El campeón defensor partió desde la pole position, pero perdió el liderato frente a su compañero de McLaren, Oscar Piastri, tras pasarse en la segunda curva.
Norris recuperó la punta cuando Piastri perdió tiempo al verse involucrado en un incidente con Carlos Sainz Jr., mientras ambos doblaban al piloto de Williams.
Esa situación permitió que Norris saliera de los boxes por delante de su compañero y, desde ese momento, controló la carrera hasta la bandera a cuadros.
“El auto estuvo increíble hoy. Bien hecho, chicos, increíble. Íbamos volando”, dijo Norris. “Es bonito poder por fin hacerlo por ustedes. Se siente como si hubiera pasado mucho tiempo”.
Piastri abandonó poco después debido a una falla en la caja de cambios, lo que abrió el camino para que Max Verstappen terminara segundo y Kimi Antonelli completara el podio.

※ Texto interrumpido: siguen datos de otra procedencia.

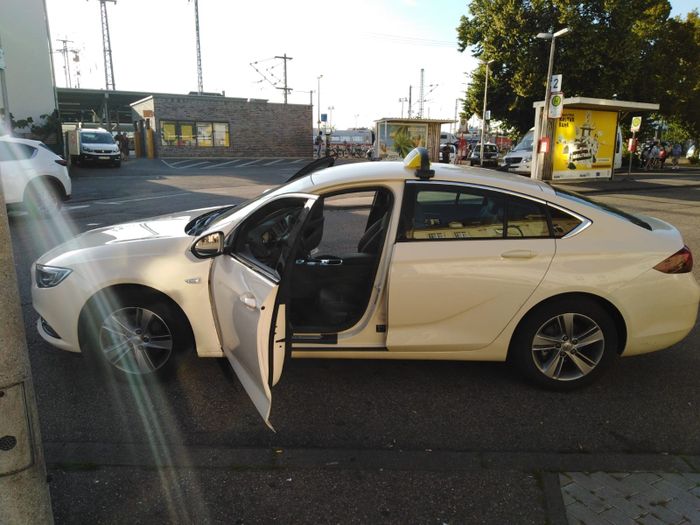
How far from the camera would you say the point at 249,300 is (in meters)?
2.83

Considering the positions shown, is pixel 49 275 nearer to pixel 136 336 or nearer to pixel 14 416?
pixel 136 336

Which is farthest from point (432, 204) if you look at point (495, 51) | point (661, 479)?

A pesar de que Mercedes mostró un ritmo inferior al esperado y de que Antonelli fue penalizado con tres posiciones en la parrilla tras la clasificación, el italiano remontó desde el séptimo puesto para conseguir su noveno podio en las últimas 11 carreras y enviar un mensaje en la pelea por el campeonato.
Antonelli amplió a 50 puntos su ventaja sobre Lewis Hamilton en la clasificación. El británico terminó quinto después de recibir una sanción por exceder el límite de velocidad en boxes.
George Russell pasó prácticamente inadvertido al remontar desde el fondo de la parrilla hasta finalizar séptimo, luego de sufrir problemas al inicio de la competencia.
Norris no ganaba un Gran Premio desde Sao Paulo, en noviembre pasado, aunque este año había triunfado en la carrera sprint de Miami.